ATI RN
ATI Nutrition 2024 NGN Exam
1. A nurse is reviewing the lab findings of a client who has Clostridium Difficile. Which of the following findings should indicate to the nurse that the client is experiencing Fluid Volume Deficit?
- A. Hct 53%
- B. Potassium 3.5
- C. Sodium 145
- D. HbA1c 5
Correct answer: A
Rationale: An elevated hematocrit level (Hct 53%) indicates hemoconcentration, a sign of fluid volume deficit.
2. A nurse in a long-term care facility is developing strategies to promote increased food intake for an older adult client. Which of the following interventions should the nurse implement?
- A. Offer sugar substitutes to increase the client’s appetite.
- B. Provide opportunities to eat three large meals per day.
- C. Provide entertainment while the client is eating.
- D. Offer finger foods at mealtime.
Correct answer: D
Rationale: Finger foods are easier for older adults to manage and can help increase overall food intake by making eating less cumbersome and more enjoyable.
3. A nurse is providing anticipatory guidance to a client who has Phenylketonuria (PKU) and is planning a pregnancy. Which of the following information should the nurse include in the discussion?

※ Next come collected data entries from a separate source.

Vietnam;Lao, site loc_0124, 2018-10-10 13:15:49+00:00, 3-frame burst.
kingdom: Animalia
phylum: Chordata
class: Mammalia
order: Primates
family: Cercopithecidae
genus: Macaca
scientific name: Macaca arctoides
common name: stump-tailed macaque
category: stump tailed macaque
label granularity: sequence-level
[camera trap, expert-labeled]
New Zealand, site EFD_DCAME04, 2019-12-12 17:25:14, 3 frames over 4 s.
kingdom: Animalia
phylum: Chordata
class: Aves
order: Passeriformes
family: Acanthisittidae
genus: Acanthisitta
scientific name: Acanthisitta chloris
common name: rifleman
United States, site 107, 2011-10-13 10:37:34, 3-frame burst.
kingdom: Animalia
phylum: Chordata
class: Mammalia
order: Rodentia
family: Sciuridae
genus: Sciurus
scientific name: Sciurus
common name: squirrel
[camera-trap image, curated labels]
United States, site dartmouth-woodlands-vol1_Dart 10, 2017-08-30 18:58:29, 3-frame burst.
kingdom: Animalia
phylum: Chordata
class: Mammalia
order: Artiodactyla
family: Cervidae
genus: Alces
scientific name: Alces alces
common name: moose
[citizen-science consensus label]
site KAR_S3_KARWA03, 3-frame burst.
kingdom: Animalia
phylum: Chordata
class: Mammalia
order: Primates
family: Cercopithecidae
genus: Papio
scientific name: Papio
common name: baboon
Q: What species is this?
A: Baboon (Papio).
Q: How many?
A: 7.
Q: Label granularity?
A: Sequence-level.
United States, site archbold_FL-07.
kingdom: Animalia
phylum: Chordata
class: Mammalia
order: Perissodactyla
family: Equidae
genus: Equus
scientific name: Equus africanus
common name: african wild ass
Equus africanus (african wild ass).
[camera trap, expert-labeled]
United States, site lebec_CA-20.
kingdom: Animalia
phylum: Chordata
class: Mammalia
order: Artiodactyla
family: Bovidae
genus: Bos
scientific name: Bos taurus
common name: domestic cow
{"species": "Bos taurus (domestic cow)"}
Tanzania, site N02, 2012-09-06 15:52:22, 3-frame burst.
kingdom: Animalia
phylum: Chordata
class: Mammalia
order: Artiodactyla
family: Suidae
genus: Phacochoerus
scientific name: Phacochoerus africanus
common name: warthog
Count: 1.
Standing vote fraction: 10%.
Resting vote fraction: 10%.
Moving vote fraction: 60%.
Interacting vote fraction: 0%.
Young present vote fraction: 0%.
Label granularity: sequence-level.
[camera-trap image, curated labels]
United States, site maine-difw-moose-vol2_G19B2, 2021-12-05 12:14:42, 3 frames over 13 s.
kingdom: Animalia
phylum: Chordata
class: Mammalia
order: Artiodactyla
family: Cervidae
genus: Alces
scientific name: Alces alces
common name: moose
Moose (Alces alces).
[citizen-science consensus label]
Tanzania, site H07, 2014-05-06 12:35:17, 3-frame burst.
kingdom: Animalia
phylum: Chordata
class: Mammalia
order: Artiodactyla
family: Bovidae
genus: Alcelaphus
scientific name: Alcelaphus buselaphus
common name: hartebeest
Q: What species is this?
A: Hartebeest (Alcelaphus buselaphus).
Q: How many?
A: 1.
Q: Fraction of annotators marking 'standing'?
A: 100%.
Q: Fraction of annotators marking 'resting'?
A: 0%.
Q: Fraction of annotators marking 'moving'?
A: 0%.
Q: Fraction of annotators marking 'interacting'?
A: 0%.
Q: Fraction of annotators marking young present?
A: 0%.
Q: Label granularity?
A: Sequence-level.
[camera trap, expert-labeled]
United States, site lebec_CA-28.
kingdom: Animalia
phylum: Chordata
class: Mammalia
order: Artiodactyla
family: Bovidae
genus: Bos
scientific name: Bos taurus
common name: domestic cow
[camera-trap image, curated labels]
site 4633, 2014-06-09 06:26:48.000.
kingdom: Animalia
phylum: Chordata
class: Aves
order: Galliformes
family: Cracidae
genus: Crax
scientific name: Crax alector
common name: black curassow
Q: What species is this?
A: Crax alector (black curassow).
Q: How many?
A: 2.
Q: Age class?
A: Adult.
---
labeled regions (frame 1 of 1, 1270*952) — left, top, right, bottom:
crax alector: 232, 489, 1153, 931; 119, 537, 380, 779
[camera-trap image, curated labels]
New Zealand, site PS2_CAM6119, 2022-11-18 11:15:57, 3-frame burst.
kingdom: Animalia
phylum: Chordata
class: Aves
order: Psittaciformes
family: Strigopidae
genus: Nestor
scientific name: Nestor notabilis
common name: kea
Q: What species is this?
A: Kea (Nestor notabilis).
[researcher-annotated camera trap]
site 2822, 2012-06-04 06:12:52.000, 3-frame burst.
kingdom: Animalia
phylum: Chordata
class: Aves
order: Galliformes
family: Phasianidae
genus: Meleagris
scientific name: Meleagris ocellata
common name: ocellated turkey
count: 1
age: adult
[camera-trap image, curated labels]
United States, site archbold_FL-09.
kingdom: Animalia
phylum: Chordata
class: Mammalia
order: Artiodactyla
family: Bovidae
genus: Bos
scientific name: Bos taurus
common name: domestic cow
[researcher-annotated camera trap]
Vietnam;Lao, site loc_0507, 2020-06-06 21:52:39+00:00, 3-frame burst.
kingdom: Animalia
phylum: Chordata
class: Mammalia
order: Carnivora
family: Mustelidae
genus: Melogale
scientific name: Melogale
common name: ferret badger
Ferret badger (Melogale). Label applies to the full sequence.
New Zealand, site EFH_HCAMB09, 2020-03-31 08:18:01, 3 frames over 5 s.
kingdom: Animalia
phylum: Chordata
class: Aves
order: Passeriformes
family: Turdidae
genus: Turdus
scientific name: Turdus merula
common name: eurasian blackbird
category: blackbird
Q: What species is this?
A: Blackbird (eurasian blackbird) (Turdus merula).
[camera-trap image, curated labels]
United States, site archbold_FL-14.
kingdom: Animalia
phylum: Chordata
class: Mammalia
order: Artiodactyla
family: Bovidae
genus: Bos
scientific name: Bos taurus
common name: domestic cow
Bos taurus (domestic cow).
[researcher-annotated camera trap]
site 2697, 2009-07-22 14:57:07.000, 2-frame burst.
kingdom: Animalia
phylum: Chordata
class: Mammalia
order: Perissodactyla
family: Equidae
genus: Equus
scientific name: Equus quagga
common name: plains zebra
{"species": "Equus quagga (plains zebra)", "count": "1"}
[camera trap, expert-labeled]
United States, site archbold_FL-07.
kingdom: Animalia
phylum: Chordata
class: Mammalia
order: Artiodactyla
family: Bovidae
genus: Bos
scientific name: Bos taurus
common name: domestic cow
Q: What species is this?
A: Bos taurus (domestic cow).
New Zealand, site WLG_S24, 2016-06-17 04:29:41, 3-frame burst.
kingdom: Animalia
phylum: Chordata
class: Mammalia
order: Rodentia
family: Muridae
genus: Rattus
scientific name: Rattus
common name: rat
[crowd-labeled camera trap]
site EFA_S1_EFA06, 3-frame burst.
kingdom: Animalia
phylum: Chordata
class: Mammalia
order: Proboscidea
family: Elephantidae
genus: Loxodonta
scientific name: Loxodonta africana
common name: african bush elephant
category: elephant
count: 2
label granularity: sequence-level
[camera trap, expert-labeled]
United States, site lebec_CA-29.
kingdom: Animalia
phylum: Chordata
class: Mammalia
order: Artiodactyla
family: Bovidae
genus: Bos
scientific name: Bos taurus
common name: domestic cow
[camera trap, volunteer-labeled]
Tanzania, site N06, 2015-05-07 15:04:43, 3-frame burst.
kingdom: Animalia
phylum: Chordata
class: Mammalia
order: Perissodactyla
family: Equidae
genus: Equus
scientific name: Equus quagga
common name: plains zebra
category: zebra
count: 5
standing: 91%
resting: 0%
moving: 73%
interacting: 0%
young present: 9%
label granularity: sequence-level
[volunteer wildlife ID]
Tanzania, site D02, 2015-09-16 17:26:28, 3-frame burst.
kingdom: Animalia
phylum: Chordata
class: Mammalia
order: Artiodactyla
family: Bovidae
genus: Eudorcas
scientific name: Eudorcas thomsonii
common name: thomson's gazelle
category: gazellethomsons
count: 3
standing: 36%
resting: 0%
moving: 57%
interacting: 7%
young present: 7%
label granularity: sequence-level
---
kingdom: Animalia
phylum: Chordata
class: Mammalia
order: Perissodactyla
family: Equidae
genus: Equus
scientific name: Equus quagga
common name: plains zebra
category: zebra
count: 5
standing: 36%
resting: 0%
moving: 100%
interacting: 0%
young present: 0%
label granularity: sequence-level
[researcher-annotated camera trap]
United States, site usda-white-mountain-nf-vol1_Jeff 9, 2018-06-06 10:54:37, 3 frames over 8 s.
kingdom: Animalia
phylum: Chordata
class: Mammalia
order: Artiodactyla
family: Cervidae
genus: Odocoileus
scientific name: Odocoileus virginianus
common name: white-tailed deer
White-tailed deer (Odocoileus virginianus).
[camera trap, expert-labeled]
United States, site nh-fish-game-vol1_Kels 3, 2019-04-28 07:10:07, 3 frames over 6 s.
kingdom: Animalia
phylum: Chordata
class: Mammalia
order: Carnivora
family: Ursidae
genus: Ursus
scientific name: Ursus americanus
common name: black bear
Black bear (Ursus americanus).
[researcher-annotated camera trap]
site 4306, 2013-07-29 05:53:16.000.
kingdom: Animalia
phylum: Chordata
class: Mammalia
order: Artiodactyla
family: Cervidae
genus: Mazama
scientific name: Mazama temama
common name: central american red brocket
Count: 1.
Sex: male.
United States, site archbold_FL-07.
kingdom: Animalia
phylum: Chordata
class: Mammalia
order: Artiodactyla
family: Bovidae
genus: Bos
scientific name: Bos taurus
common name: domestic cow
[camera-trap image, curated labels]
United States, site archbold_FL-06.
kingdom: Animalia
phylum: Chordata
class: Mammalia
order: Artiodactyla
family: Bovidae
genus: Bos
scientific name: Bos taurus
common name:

- A. Diet sodas should not be consumed more than two or three times per week.
- B. Serum bilirubin should be monitored one or two times per month during pregnancy
- C. Breastfeeding will prevent your baby from developing PKU.
- D. A low-protein diet should be followed for three months prior to conception.
Correct answer: D
Rationale: A low-protein diet helps manage PKU by reducing phenylalanine levels, which is crucial for maternal and fetal health.
4. A nurse is teaching a client about complete and incomplete proteins. Which of the following foods should the nurse include in the teaching as an incomplete protein?
- A. 4oz chickpeas
- B. 2 poached eggs
- C. 2oz cheddar cheese
- D. 4oz salmon fillet
Correct answer: A
Rationale: Chickpeas are an incomplete protein as they do not contain all essential amino acids.
5. A nurse is reviewing the medication administration record for a client who is 2 days postoperative following abdominal surgery. The nurse should recognize that which of the following medications places the client at risk for wound dehiscence?
- A. Omeprazole
- B. Zolmitriptan
- C. Prednisone
- D. Verapamil
Correct answer: C
Rationale: Prednisone is a corticosteroid that can impair wound healing and increase the risk of wound dehiscence.